Improving paediatric asthma care through pharmacy: a conversation with Nicole Turner, Specialist Pharmacy Technician

As part of the Innovation for Health Inequalities Programme (InHIP), pharmacy teams, at Tameside and Glossop Integrated Care NHS Foundation Trust, are playing an increasingly important role in improving outcomes for children and young people with asthma across Greater Manchester. Nicole Turner, a Specialist Pharmacy Technician working across pharmacy and paediatrics, sits at a crucial point in the pathway – supporting families with education, optimising medicines, and helping ensure children are using the right inhalers and devices for their needs.
In this interview, Nicole reflects on her role within the paediatric asthma pathway, the challenges families face, and how pharmacy is helping to create safer, more consistent care.
Can you tell us a bit about your role and how it fits into the paediatric asthma pathway?
I work across both the pharmacy department and the children’s unit, which gives me a really helpful and quite unique perspective on how the asthma pathway works in practice. Being involved at different points means I can see where things don’t always join up for families, particularly when children move between hospital, community and home settings. A large part of my role is reviewing asthma medicines and inhaler technique, but it’s also about spending time with families to make sure they genuinely understand why treatments are important. That education and reassurance element is a big part of helping children stay well and avoid unnecessary hospital visits.
When children first come into the asthma pathway, what medication-related issues do you most commonly see?
Non-adherence is probably the biggest issue I see, and it’s rarely because families don’t care or don’t want to engage. More often it comes down to lack of understanding, forgetfulness, or the realities of very busy family lives. Some children move between different households, which can make routines harder to maintain. Asthma is also a variable condition, so when symptoms aren’t present families sometimes feel that preventer medication isn’t needed. That misunderstanding can increase the risk of flare-ups later on.

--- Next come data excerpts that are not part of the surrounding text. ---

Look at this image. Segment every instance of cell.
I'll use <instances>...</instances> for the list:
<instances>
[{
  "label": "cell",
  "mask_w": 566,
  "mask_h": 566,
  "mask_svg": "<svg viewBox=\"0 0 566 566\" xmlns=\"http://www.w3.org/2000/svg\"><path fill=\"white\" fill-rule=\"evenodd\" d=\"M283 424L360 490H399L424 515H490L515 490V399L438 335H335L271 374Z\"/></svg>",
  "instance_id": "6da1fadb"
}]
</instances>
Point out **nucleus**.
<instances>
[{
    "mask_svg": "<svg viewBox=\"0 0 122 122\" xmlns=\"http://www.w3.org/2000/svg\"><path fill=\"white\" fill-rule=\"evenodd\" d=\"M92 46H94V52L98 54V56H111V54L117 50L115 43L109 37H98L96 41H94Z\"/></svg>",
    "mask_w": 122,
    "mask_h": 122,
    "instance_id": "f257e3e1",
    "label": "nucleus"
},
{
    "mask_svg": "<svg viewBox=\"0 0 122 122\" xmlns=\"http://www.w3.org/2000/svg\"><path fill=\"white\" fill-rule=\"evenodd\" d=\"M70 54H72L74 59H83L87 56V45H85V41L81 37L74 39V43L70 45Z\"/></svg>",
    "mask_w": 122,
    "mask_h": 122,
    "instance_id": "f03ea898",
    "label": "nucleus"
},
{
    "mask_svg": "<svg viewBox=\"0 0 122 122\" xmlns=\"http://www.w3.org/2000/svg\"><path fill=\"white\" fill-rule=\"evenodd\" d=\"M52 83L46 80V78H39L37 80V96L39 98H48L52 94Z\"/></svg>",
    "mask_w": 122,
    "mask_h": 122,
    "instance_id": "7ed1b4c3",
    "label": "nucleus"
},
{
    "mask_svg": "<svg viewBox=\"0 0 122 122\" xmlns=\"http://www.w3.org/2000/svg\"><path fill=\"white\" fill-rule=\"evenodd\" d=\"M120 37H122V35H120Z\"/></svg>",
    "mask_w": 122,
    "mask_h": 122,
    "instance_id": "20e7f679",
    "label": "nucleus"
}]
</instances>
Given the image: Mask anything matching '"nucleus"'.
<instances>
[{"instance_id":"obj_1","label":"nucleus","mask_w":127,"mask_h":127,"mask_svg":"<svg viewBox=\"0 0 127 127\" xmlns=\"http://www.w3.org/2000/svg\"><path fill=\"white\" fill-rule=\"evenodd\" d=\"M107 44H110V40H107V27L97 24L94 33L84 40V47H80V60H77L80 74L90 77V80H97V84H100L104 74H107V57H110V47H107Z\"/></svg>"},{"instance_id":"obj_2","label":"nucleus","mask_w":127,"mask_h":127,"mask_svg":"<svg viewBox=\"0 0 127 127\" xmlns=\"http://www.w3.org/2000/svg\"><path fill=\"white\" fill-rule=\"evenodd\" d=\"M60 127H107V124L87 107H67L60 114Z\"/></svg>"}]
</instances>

What approaches have you found help improve adherence and understanding for families?
Clear, structured education makes a huge difference, especially when the whole family is involved. I always try to explain not just how to use the medication, but why it’s important and what it’s doing inside the body. Involving children and young people in decisions – such as choosing an inhaler device they feel comfortable with – can really boost confidence and engagement. Small changes can have a big impact, particularly when children feel listened to and included in their own care.
How often do you find children are using an inhaler or spacer that isn’t quite right for them?
It happens fairly often. A common example is children over the age of five still using a spacer with a face mask, when guidance recommends moving to a mouthpiece. These details can easily be missed as children grow. I regularly review inhalers and spacers and work closely with clinicians and GPs to make sure each child is using the most appropriate device for their age, ability and circumstances. Getting this right can improve technique, confidence and overall asthma control.
Another challenge we sometimes see is when inhalers are prescribed correctly in hospital or clinic, but a different inhaler is then issued in the community. Even small changes can make a big difference, as different inhalers often require a different technique. If that change isn’t explained or demonstrated, children and families may not realise they’re using it incorrectly. This can lead to poor medicine delivery, symptoms not improving, and what appears to be non‑adherence when actually the medication just isn’t being used effectively. Ensuring inhalers are issued as prescribed, or that technique is rechecked and explained if a switch is unavoidable, can make a real difference to outcomes for children.
What role does pharmacy play in making the asthma pathway safer and more consistent?
Pharmacy has an important role at key transition points, such as when a child is discharged from hospital, when medicines are changed, or when repeat prescriptions are issued. These are points where misunderstandings can easily happen. By checking medicines, reinforcing education and ensuring information is clearly handed over, pharmacy teams help reduce variation and improve safety across the pathway.
Do conversations about medicines help open up discussions about triggers such as smoking in the home?
Yes, they often do. Talking about asthma medicines naturally leads into wider conversations about triggers and the home environment. These discussions need to be handled sensitively, but they can be really valuable. When families feel supported rather than judged, it becomes easier to talk about things like smoke exposure and to signpost them to appropriate support services.
What advice would you give to other pharmacy teams looking to strengthen their role in paediatric asthma care?
I would suggest starting by focusing on children who frequently attend A&E, as they’re often the ones most in need of additional support. Structured asthma reviews, clear education and good communication with the wider multidisciplinary team can make a real difference. Building strong relationships with nursing and medical colleagues also helps ensure care feels joined up for families.